Usame b. Ladin kimdi; ABD istihbaratının yetiştirip dünyanın başına bela ettikleri biridir.

Bugün Türkiye’de hemen her gün 5’eş, 10’ar, 20’şer kişi çeşitli terör örgütlerinin saldırıları sonucu yok edilmektedir. Bunu bir aya ve bir yıla vurduğumuzda bir ayda biz en az 300 bir yılda ise 3600 genç kitlemizi kaybediyoruz.  

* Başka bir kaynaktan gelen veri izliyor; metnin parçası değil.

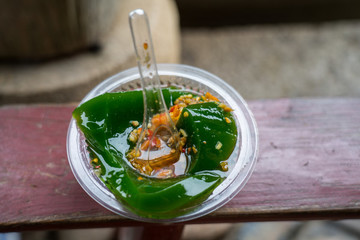 泰順綠豆腐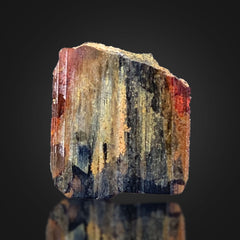 Red Brookite Crystals Lot from Baluchistan, Pakistan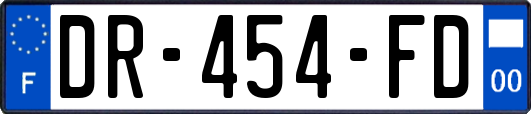DR-454-FD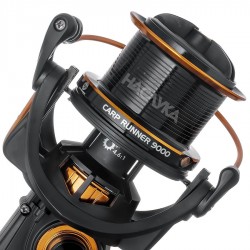 Μηχανισμός Κυπρίνου Filstar Carp Runner 9000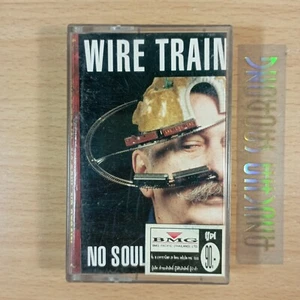Wire Train - No Soul No Strain (1992) San Francisco-based alternative rock band - Picture 1 of 6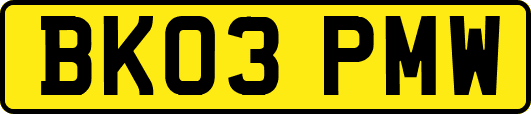 BK03PMW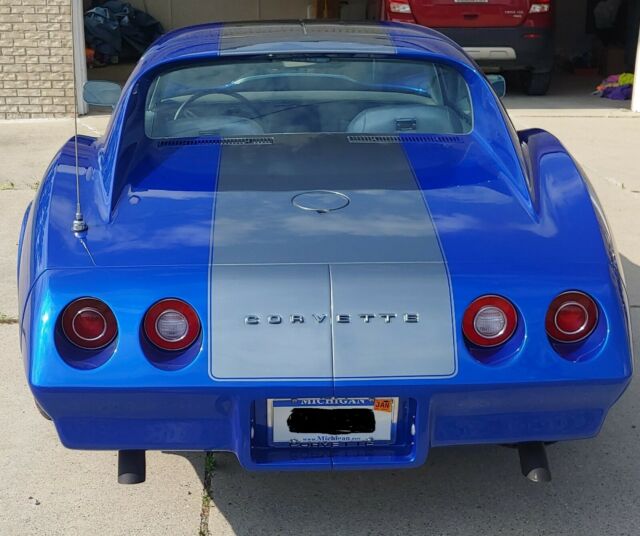 1974 Chevrolet Corvette - photo 3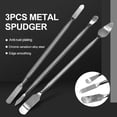 thumbnail image 2 of Toosfactorysale 1/2/3pcs Metal Crowbar Mobile Phone Repair Opening Tool Set Universal, 2 of 6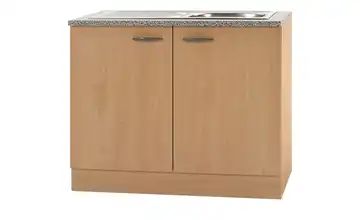 Spülenunterschrank, 2-türig Klassik 60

Yani bir yılda tam 3600 ocak sönüyor. 

Yani bir yılda tam 3600 yuva yıkılıyor.

Bu terör eylemleri ve olaylarının arkasında planlı bir imha hareketi vardır. O imha hareketi ise bizim devletimiz ayakta tutan genç devlet yöneticilerini yok etmektir. Bunun tez elden önleminin alınması gerekir. Devletler insan gücüyle özellikle genç insan gücünün üzerinde güç kazanır. Bir milletin geleceğine bakmak için o milletin genç kitlesine bakmak lazımdır. Gençlik ne kadar güçlü olursa o devlet gelecekte o kadar güçlü olur. Bu gün Avrupa gençliği ahlakı çöküntü içindedir. Dinamik bir gençlikleri yoktur. Bu nedenle gelecek açısından Türk Milleti Avrupa açısından büyük bir tehdit olarak görülmektedir. Bu nedenle planlı olarak Türk gençliği çeşitli terörist eylemler sonucu yok edilmeğe çalışıldığını görmekteyiz. Ayrıca bu terör olayları sonucunda gençlik psikolojik bunalıma sürülmektedir.